:: Tâches à réaliser ::
1. D'après le texte sur le secret du budget, à quelle heure les pages devaient-ils commencer à distribuer les documents ?
2. Recopiez mot pour mot le passage du texte sur le secret du budget qui commence par les mots contenant « Protection contre l’obstruction » et finit par « Débats, p. 10244–10245. ».

:: Extrait du texte ::
Le privilège parlementaire / Droits des députés

Protection contre l’obstruction et l’ingérence : secret du budget; distribution hâtive à la Chambre des documents de présentation du budget du ministre des Finances

Débats, p. 10244–10245.

Contexte

Le 22 mars 2017, soit le jour de la présentation du budget, Gérard Deltell (Louis-Saint-Laurent) soulève une question de privilège au sujet de la distribution hâtive à la Chambre des documents de présentation du budget du ministre des Finances. Alors qu’un vote par appel nominal imprévu se tient au moment où le ministre des Finances devait commencer son discours à la Chambre, les pages commencent à distribuer les documents pendant le vote. Les pages avaient reçu la directive de commencer la distribution à 16 heures, comme le veut la pratique qui vise à distribuer les exemplaires à tous les députés juste avant que le ministre des Finances prenne la parole. Dès qu’il constate qu’elle a lieu, le Président ordonne que la distribution des documents cesse. M. Deltell soutient que la distribution, cette fois-ci, constitue une atteinte au privilège, puisque seulement certains députés du gouvernement ont eu un accès privilégié à des renseignements confidentiels sur le budget. Le Président prend la question en délibéré[1].

Résolution

Le 6 avril 2017, le Président rend sa décision. Il explique que les événements qui se sont produits le jour de la présentation du budget étaient exceptionnels, à savoir la tenue d’un vote par appel nominal à l’heure exacte où le ministre des Finances devait commencer son discours. Il est d’avis que la distribution des documents du budget qui a permis à certains députés du gouvernement d’y avoir accès plus tôt que prévu, quoique brièvement, n’auraient pas dû se produire au moment du vote. Il déclare que cela relevait d’une erreur administrative et que rien ne laisse croire que le contenu du budget n’ait été divulgué de quelque façon. Le Président explique aussi que le secret budgétaire tenait davantage à une convention parlementaire qu’au privilège et qu’il ne revient pas au Président de juger de la valeur de cette convention parlementaire. À son avis, il n’existe aucune preuve qui tend à démontrer que les députés ont été empêchés d’exercer leurs fonctions parlementaires et, par conséquent, il ne peut trouver, de prime abord, qu’il y a atteinte au privilège. Il conclut en soulignant le professionnalisme et le travail extraordinaire des pages de la Chambre des communes.

:: Données enregistrées ::

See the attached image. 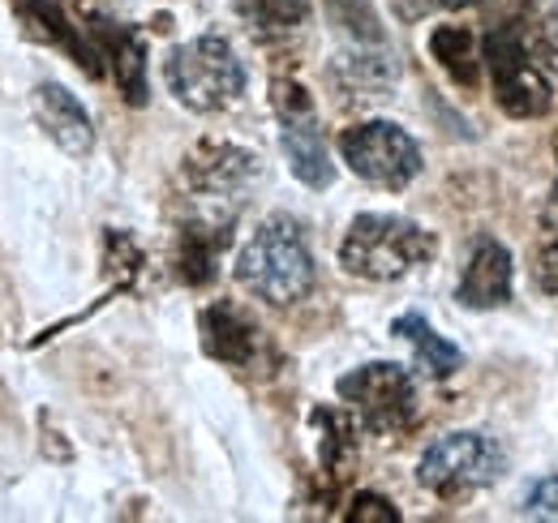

:: Tâches résolues ::
1. À 16 heures.

2.
Protection contre l’obstruction et l’ingérence : secret du budget; distribution hâtive à la Chambre des documents de présentation du budget du ministre des Finances

Débats, p. 10244–10245.